Выплеснув на мужа всё своё негодование, Стелла гордо удаляется, сопровождаемая грохотом и звоном разбитого стекла.
Как он и думал. Стеллу возмутил не сам факт измены, а выбор партнёра. Столас не сомневается, его жена до сих пор не завела любовника только потому, что не может подобрать кого-то подходящего ей по статусу.
Он уже знает, что Блиц вторгся на утреннее чаепитие Стеллы с высшим демоном и его женой. И если до этого Столас надеялся, что о его адюльтере быстро забудут, то теперь можно не сомневаться, он всё же станет темой для обсуждения на следующей встрече демонов Гоетии.
Устало вздохнув, Столас ставит горшок с бегонией на стол. Бедняга, ему нельзя волноваться, иначе завянет.
В коридоре уже появляются слуги, проворно орудуя швабрами.
– Мама громит твою обсерваторию, – сообщает вошедшая Вия.
– С добрым утром, – переигранно бодро приветствует её Столас. Обсерватория не страшно, там всё можно восстановить. Хуже, если она решит отправиться в оранжерею. Часть растений начала плодоносить, им нельзя волноваться.
Вия насыпает себе в миску сахарные хлопья. В её наушниках стучат басы.
Саррацения вползает в столовую, зубастый бутон раскрывается, требуя добавки.

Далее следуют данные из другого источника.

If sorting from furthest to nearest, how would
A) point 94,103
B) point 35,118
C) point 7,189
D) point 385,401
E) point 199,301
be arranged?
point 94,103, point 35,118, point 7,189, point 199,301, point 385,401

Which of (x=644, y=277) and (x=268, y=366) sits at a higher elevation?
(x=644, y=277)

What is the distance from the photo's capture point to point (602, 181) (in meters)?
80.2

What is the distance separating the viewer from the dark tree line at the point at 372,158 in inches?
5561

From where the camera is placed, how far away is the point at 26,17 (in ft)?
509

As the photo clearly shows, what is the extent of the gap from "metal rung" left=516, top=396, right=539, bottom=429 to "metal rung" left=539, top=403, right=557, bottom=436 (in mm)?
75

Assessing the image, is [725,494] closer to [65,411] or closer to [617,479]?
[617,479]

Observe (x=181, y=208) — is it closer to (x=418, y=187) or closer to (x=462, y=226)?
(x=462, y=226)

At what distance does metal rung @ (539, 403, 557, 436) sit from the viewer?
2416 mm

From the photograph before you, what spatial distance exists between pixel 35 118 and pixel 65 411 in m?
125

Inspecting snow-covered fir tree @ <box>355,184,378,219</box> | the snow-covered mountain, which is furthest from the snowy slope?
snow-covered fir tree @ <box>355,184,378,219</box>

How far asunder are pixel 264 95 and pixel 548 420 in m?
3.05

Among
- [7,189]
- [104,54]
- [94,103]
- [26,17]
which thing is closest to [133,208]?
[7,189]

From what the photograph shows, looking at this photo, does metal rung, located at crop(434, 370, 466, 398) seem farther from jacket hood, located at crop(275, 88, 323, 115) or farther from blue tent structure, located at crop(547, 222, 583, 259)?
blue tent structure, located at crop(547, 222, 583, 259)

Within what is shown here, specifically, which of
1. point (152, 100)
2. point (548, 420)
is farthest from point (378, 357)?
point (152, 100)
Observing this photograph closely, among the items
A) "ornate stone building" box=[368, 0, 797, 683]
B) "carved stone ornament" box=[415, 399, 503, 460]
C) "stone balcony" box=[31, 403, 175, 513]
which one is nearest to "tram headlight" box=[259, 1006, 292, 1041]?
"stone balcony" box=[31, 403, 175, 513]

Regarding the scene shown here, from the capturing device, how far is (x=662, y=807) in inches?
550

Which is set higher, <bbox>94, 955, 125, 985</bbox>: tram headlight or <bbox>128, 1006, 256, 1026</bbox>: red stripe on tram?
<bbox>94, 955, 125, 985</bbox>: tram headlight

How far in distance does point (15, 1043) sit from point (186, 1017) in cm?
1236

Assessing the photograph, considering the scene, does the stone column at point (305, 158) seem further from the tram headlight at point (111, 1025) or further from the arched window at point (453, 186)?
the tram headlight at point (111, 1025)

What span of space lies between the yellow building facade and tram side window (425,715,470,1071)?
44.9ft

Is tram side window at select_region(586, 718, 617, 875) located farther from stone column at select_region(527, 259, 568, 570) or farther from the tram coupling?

– А что ты слушаешь? – пытается Столас уйти от неприятной темы. Он открывает холодильник и достаёт сырое мясо. Саррацения жадно принимает подношение.
Музыкальный вкус его дочери его смущает, но вслух этого он не высказывает. Над их головой что-то громко рушится. Не стоит Вие всё это слушать.
– Мы же с тобой так давно не проводили время вместе, – говорит он, просчитывая в голове варианты.
С коробки сахарных хлопьев ему весело скалится Робо-Физз. Образ механического клоуна тянет за собой воспоминания о Лу-Лу Ленде, куда они ходили втроём, пытаясь изображать семью.
– Мне уже не пять лет, – морщится Вия на предложение.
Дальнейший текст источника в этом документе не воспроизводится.